A few of my prior blog posts provide some insight into the value of marketing rich payment services, mainly at a macro level. For example, there’s the Deloitte study that shows that merchants will pay 7-9% for a full payment service which delivers sales, versus 2% interchange for payment alone. Also, we know that several promotional marketing tactics frequently used by merchants (direct marketing, in-store advertising, couponing, games, sampling…) represent a combined industry of over $100 billion in the US alone.

Another angle is to look at the cost to an individual merchant of delivering printed promotions, special deals or messages to customers. I’ve pulled a few examples from a Morgan Stanley report. See other examples herehere and here. Costs are generally stated in CPM, or cost per thousand, but I have stated them in costs per individual impression.

Mass distribution methods generally cost advertisers a few cents per impression. This includes newspaper advertisements (2¢ per impression), free standing inserts, i.e. coupons in the Sunday paper (less than 1¢), shared direct mail methods such as coupon books (4¢). But how about targeted communications?

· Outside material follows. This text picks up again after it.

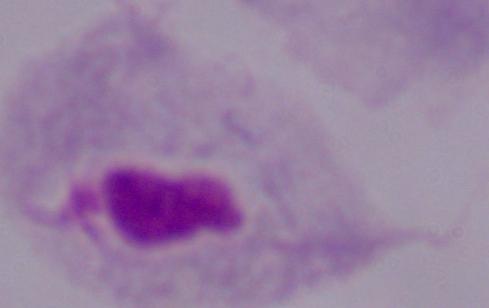
Summary:
  - Identification: trichomonad
  - Magnification: 1000x
  - Modality: micrograph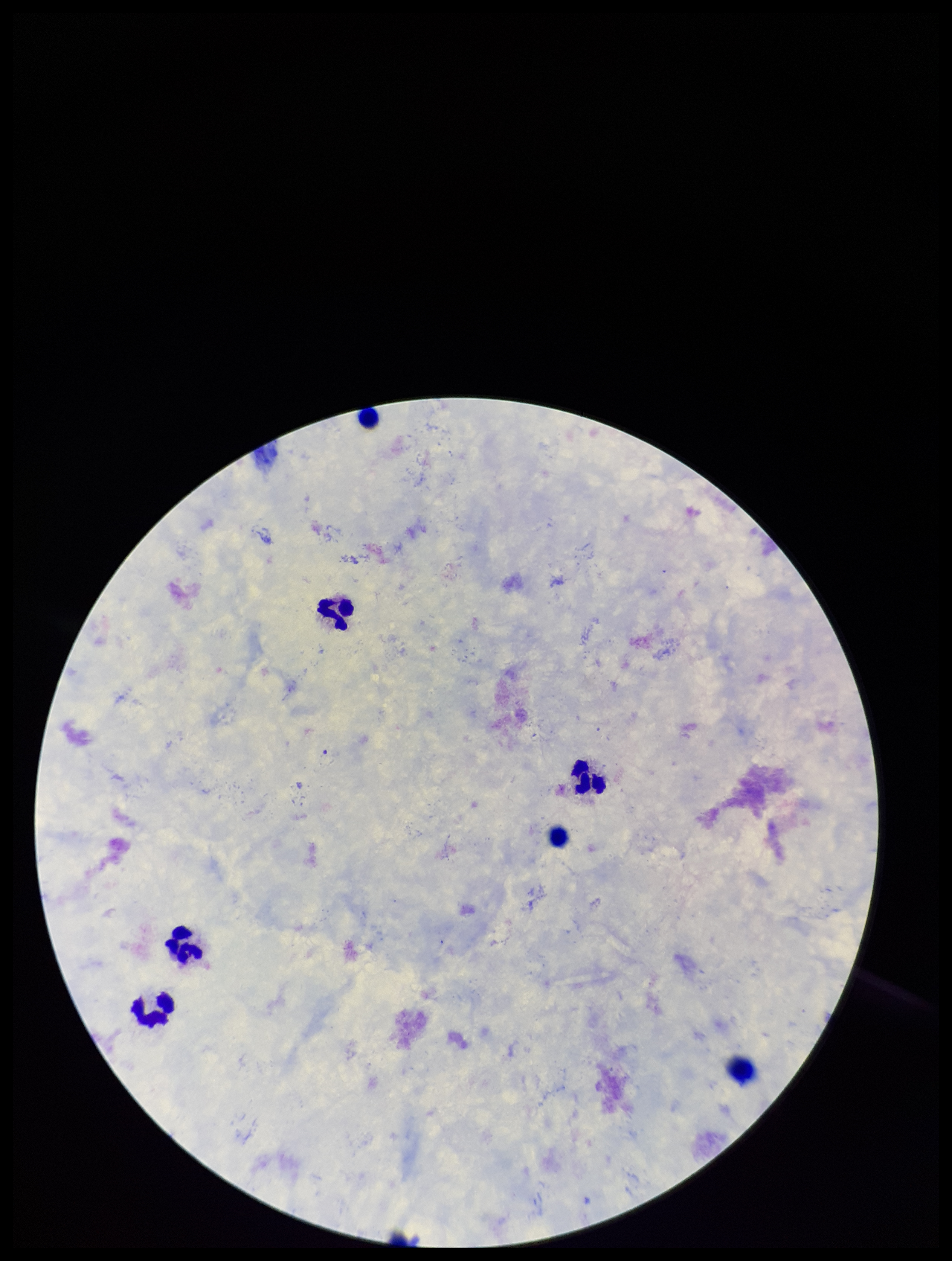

For most retailers, the only way to target distribution is through direct marketing, database rentals and postal mailings. At 90¢ per impression or more, most merchants have to use targeted distribution channels very sparingly, especially in low value sectors like quick service restaurants, supermarkets, convenience stores and petrol stations.

Printing targeted promotions at the bottom of POS receipts is obviously much less expensive. It can help merchants see more value in bank owned payment networks. And it can help attract new revenue streams to banks (as I was writing this piece, I received a report that merchants are paying one of Welcome’s bank customers 5¢ to 30¢ per transaction - plus the normal campaign management and setup fees ranging from thousands of euros per year to tens of thousands … but that’s another story for another blog post).

There is another, similar, POS based distribution method, Catalina Marketing’s checkout coupon service, which I didn’t mention earlier because it is almost exclusively paid by consumer goods manufacturers and limited to supermarkets. Companies like Procter & Gamble pay around 7.5¢ per printed impression, and even more when offering a coupon to buyers of the competitor’s product.